Drinking Ourselves to Death

August 9, England
by: Jenny Hudson, Birmingham Post

Deaths from alcohol abuse have tripled in the West Midlands, a major study published today has discovered. The "astonishing" increase in alcoholic liver disease makes it the fastest growing killer, the author of the research has warned. Dr Neil Fisher, a consultant physician and gastroenterologist at Russells Hall Hospital in Dudley, decided to carry out the study after seeing so many young men with families dying from the disease.

The research also dispels the myth that excessive drinking is largely a problem among the white population. Deaths rates among Asian men were four times higher than average, the study found, with 80 per cent of this group being of Sikh origin.

Dr Fisher said: "Drinking has become a bit of a macho thing among Sikhs and to a lesser extent among Hindus, although we didn't find many Muslims drinking." He added: "A threefold increase in deaths over seven years is really quite astonishing - I can't think of any other diseases which have increased at that rate."

The study, published in today's British Medical Journal , is based on West Midland figures from 1993 to 2000. It found deaths from alcoholic liver disease rose from 2.8 per 100,000 to 8 per 100,000.

Women made up about a third of the deaths from drinking. Earlier this year, the Department of Health issued a warning about "ladette" culture which has caused growing numbers of young women to drink excessively. The rate of alcohol-related deaths has grown across the board - among men, women, whites and ethnic minorities.

Dr Fisher said the mortality rates may be higher among Asian men because they are genetically more predisposed to liver disease and may drink more spirits which are more damaging than wine and beer. Overall, deaths from primary liver disease increased from 6 per 100,000 to 12.7 per 100,000 - with the rise entirely the result of alcohol abuse.
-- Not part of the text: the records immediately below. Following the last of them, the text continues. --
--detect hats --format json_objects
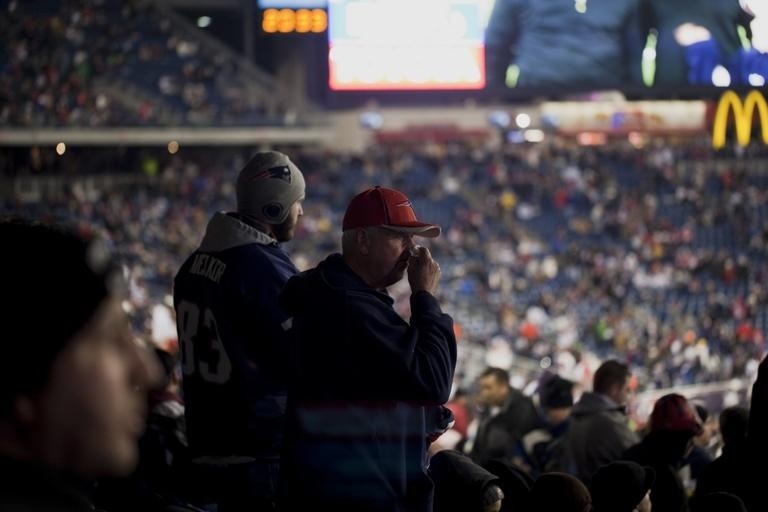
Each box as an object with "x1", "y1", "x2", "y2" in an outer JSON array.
[
  {"x1": 342, "y1": 185, "x2": 441, "y2": 240},
  {"x1": 645, "y1": 393, "x2": 705, "y2": 439}
]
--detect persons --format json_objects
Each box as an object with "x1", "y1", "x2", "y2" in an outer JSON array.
[
  {"x1": 429, "y1": 362, "x2": 768, "y2": 512},
  {"x1": 282, "y1": 184, "x2": 457, "y2": 512},
  {"x1": 0, "y1": 212, "x2": 159, "y2": 512},
  {"x1": 137, "y1": 345, "x2": 192, "y2": 512},
  {"x1": 173, "y1": 152, "x2": 306, "y2": 512},
  {"x1": 638, "y1": 1, "x2": 768, "y2": 87},
  {"x1": 485, "y1": 1, "x2": 644, "y2": 90},
  {"x1": 0, "y1": 1, "x2": 768, "y2": 427}
]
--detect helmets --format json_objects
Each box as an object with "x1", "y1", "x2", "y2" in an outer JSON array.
[{"x1": 236, "y1": 149, "x2": 306, "y2": 225}]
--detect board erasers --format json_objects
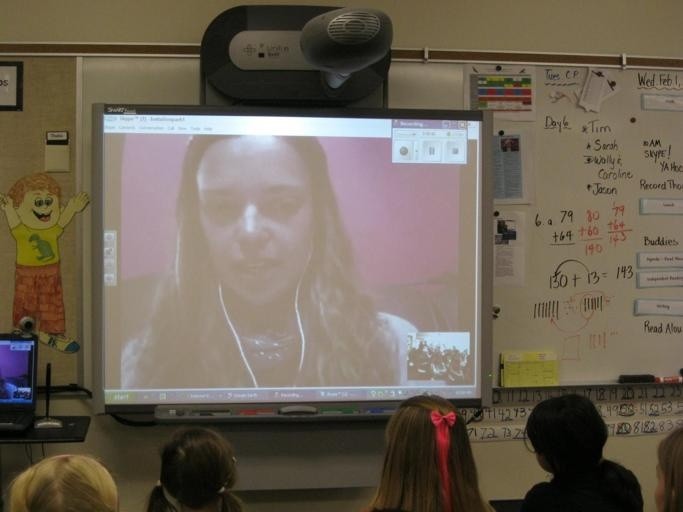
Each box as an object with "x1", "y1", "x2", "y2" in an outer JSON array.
[
  {"x1": 619, "y1": 375, "x2": 655, "y2": 383},
  {"x1": 279, "y1": 405, "x2": 317, "y2": 415}
]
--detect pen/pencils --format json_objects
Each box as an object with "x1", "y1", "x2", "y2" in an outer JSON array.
[
  {"x1": 320, "y1": 407, "x2": 399, "y2": 414},
  {"x1": 655, "y1": 376, "x2": 683, "y2": 383},
  {"x1": 169, "y1": 407, "x2": 276, "y2": 415}
]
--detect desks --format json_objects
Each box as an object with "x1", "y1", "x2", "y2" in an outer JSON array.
[{"x1": 0, "y1": 417, "x2": 91, "y2": 465}]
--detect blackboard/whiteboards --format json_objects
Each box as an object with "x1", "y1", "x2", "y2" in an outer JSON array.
[{"x1": 76, "y1": 42, "x2": 683, "y2": 394}]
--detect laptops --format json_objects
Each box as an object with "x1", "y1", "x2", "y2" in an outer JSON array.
[{"x1": 0, "y1": 333, "x2": 39, "y2": 431}]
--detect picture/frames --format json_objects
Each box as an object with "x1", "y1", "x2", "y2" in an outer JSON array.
[{"x1": 0, "y1": 61, "x2": 24, "y2": 111}]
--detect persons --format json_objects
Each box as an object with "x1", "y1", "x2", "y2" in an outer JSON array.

He says more money should be used to tackle alcohol abuse - rather than being spent on laboratory research.
"We are talking about a lot of people dying from a self-inflicted disease," said Dr Fisher. "It is entirely preventable and is a very big public health issue.

"Patients with liver disease are more time and resource consuming than any of my other patients. "By the time they get to us, their lives have already been ruined by five or ten years of hard drinking.

"My own philosophy is that there is too much funding given to laboratory based research, rather than public health awareness."